⑥暗闇に舞い降りた女神(マリア)

不労者生活を続けている間に、オレは二十歳を迎えていた。アイツから逃げて2年が過ぎたんだ。警察に保護されることなく、家に連れ戻されることもなかった。

 

 アイツもオレがいなくなって清々したのかな。母さんも愛する父さんと二人きりになれたら、オレなんてどうでも良くなったのかな。


 やっぱり、オレの居場所はあそこにはなかったんだ。

 オレは生きるための仕事を求めて夜繁華街へと足を進めていた。

 外灯の光に集まる虫のようにオレはネオン輝く繁華街へ引き寄せられていた。


 腹が減った。以前不労者に教えてもらった炊き出しも景気悪化の影響で行われなくなった。日本にとってオレ達みたいな敗北者が死のうと関係ないのか。


 空腹に耐えられなかったオレはその場に倒れてしまった。


「何しているんですか!? どいてください! あなた、大丈夫?」


 誰だ? 誰かがオレに声をかけてくれている。こんなゴミみたいな人間のオレに。遠のく意識の中で、オレの目を疑う光景が飛び込んできた。

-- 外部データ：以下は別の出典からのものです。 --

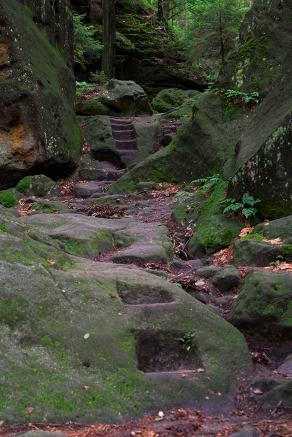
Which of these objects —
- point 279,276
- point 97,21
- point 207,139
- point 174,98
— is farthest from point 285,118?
point 97,21

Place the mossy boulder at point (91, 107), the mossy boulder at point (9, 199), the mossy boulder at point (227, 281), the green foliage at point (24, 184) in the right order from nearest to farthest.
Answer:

 女神がいた。比喩でもなんでもなく、20年の人生でこんな美しい女性は出会ったことがない。そんな女神がオレを抱きかかえてくれていた。 栗色の長い髪からハチミツのような甘い香りがした。オレとは住む世界が違う女神がお迎えに来てくれたのか。

 死ぬ前に良い夢が見れた……いや、夢じゃない。


 意識が戻ると、その女神は現実の存在であることに気づく。オレはコジキのような身なりの自分が恥ずかしくて彼女から逃げようと、もがき始める。


「動かないで! 今、救急車を呼ぶから……」


 女神はカバンから携帯電話を取り出して救急車を呼ぼうしていた。

 救急車? まずい、そんなことをされたら警察へ情報が伝わる。

 そうなったら、アイツが現れるかもしれない。


 オレは彼女に目で必死に訴えた。救急車を呼ばないでくださいと。


「わかった。立てるかな?」


 彼女はオレの意志をくみ取ってくれた。

 オレは大丈夫とゆっくり頷いて彼女の肩を借りてゆっくり立ち上がった。


「きみ、名前は?」


「ひ、檜山です」


 オレは朦朧とする意識の中で自分の名前を名乗った。

 捨てたはずの父さんの名字を。